Should a woman always take her husband’s last name upon marriage?

  • It is not a legal requirement for a woman to change her last name to her husband’s once they get married.
  • Although it is generally required to apply at the Department of Home Affairs to change a surname, no application is necessary in the following circumstances:
  • where a woman assumes the surname of her husband;
  • where a divorced woman or a widow, resumes any surname she had previously, such as her maiden name;
  • where a woman adds another surname to her current surname after marriage, such as a double-barrelled surname.
  • If a woman decides to assume a different surname in one of the abovementioned circumstances, she must still notify the Department of Home Affairs in writing of same to update the population register.

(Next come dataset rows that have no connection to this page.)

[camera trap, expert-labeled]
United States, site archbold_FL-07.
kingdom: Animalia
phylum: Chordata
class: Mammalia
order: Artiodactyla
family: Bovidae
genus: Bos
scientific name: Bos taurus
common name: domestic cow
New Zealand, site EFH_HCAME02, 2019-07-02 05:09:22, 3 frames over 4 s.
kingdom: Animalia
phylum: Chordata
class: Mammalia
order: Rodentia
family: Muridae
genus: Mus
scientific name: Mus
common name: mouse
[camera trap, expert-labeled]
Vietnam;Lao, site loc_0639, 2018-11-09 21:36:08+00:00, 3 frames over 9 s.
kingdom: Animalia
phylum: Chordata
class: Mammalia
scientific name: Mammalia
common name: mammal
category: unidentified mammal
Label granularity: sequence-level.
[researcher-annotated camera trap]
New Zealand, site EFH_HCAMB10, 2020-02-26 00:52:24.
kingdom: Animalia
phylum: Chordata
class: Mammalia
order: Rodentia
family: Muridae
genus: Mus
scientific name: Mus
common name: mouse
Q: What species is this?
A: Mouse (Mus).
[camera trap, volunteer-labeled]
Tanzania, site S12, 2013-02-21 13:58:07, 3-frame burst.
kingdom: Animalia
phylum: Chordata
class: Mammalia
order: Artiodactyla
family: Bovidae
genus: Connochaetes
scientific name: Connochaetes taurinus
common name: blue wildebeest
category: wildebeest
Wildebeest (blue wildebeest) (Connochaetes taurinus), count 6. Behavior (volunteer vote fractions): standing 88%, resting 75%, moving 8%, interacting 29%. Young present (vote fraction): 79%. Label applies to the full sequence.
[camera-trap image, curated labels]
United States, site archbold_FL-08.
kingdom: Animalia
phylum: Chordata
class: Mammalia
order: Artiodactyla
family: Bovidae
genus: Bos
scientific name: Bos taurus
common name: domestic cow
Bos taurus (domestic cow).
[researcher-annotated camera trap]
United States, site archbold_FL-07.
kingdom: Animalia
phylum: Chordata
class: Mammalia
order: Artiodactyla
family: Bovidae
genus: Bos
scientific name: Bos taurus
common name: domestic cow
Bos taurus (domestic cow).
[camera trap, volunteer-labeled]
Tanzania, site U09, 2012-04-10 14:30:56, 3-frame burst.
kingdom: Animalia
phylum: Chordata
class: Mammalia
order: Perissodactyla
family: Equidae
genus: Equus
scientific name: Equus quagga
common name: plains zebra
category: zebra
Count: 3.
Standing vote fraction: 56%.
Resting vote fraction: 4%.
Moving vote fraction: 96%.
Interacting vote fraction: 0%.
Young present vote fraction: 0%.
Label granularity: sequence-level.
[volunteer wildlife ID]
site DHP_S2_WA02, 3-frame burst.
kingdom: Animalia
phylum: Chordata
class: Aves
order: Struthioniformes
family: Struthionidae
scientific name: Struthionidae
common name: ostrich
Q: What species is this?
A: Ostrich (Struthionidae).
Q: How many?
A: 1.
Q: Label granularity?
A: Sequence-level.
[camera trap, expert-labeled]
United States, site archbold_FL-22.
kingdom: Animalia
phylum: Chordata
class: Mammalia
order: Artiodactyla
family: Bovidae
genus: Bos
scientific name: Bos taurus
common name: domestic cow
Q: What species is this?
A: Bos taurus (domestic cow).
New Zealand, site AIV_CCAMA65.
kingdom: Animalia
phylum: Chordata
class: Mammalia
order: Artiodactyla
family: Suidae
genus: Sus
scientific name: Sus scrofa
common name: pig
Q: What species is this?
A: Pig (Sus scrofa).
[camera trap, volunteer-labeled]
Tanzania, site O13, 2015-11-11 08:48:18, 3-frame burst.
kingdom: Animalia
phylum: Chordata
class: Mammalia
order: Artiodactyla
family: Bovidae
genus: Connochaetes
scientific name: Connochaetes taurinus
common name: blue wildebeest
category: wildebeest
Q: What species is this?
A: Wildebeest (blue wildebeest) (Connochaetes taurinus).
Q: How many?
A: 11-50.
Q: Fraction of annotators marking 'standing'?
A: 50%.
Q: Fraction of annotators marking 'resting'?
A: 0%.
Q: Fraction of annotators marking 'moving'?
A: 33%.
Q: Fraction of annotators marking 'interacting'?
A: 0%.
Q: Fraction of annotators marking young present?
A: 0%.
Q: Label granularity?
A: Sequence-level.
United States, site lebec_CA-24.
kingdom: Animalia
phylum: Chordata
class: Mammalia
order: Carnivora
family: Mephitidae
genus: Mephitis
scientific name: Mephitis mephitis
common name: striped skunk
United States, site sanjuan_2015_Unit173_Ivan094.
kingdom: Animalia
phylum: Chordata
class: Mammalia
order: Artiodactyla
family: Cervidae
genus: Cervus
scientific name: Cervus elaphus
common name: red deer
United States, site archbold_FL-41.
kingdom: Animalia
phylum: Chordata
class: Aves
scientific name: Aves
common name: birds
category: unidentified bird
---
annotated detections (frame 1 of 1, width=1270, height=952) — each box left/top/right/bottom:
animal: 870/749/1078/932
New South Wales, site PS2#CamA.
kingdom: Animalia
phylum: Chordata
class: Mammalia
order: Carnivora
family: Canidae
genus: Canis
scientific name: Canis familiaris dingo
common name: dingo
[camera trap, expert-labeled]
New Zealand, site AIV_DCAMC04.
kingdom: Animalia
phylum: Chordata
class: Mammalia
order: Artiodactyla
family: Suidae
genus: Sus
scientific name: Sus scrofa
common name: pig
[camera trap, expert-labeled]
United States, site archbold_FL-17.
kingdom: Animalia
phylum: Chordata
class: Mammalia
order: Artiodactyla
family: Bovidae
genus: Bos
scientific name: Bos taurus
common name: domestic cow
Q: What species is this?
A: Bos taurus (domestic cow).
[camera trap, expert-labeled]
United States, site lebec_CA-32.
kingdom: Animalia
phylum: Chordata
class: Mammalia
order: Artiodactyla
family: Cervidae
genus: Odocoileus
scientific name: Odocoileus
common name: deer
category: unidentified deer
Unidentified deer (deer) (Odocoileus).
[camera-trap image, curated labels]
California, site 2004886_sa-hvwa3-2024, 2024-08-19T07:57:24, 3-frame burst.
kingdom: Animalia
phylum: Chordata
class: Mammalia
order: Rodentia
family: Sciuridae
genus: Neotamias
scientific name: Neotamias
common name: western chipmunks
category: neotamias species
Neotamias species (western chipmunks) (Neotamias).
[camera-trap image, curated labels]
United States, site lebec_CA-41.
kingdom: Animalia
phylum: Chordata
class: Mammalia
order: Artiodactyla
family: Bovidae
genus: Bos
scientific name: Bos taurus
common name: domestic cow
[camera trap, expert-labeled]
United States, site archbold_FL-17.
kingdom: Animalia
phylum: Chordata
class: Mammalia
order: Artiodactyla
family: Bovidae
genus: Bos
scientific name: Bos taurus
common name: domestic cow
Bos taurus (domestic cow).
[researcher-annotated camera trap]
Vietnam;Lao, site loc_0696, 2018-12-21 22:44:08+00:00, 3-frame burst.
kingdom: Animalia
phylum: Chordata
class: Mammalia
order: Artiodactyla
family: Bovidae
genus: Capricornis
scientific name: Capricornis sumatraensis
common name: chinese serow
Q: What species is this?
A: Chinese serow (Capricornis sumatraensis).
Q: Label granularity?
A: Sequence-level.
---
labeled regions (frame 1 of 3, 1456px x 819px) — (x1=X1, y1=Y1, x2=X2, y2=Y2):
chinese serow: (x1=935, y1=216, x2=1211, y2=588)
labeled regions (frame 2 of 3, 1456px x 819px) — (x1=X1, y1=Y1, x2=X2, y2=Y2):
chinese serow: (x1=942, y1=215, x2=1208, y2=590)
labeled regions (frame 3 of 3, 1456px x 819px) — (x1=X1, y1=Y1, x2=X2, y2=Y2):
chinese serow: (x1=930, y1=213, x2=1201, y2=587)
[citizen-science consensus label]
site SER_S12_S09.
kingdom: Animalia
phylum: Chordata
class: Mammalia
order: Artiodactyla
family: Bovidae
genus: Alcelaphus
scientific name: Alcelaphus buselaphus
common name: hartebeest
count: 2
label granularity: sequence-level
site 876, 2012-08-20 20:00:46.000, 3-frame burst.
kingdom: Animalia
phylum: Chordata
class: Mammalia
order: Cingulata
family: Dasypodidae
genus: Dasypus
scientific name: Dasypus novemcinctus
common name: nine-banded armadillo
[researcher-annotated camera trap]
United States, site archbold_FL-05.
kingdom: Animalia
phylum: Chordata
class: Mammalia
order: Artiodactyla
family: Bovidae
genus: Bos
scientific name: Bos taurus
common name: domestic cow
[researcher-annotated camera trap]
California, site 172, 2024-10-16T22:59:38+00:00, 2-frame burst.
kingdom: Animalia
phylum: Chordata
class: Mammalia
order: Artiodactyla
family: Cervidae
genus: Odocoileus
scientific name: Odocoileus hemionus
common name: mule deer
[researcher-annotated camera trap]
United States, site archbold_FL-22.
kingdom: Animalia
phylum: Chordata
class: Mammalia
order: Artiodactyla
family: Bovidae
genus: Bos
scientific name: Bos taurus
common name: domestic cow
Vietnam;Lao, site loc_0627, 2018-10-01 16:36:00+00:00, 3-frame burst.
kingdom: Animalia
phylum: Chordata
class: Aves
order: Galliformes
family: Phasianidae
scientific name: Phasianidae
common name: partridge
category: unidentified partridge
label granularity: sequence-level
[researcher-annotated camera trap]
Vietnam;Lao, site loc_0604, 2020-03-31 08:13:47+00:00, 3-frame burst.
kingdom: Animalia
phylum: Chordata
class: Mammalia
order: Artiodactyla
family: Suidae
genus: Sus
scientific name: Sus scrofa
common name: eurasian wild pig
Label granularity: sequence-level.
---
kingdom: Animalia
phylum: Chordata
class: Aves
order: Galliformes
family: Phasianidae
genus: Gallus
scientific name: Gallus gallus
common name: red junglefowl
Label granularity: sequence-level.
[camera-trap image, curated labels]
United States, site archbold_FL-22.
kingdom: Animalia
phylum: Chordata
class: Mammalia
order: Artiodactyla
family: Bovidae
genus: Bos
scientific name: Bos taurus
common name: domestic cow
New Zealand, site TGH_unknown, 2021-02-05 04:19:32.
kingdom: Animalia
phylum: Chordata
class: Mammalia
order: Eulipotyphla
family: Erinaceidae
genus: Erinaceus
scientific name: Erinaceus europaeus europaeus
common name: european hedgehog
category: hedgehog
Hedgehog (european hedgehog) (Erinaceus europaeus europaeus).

Is polyandry legal in South African law?

  • Polyandry refers to instances where a woman has more than one husband at the same time.
  • It is not legal in South Africa at the moment. However, the Department of Home Affairs gazetted a new green paper for the Marriage Act, proposing that polyandry be recognised.
  • One of the reasons why this proposal was put forward, was because South African law currently recongnises polygamy (where a man can have more than one wife at the same time).
  • The South African Government is working on making the institution of marriage more inclusive, hence the proposed polyandry legislation.
  • If the proposal is signed off and becomes legal, this will show that the Government acknowledges that everyone in the country is equal no matter their gender.

Did you know…

Surrogacy is legal in South Africa and is a viable option for couples and single persons who cannot have their own children.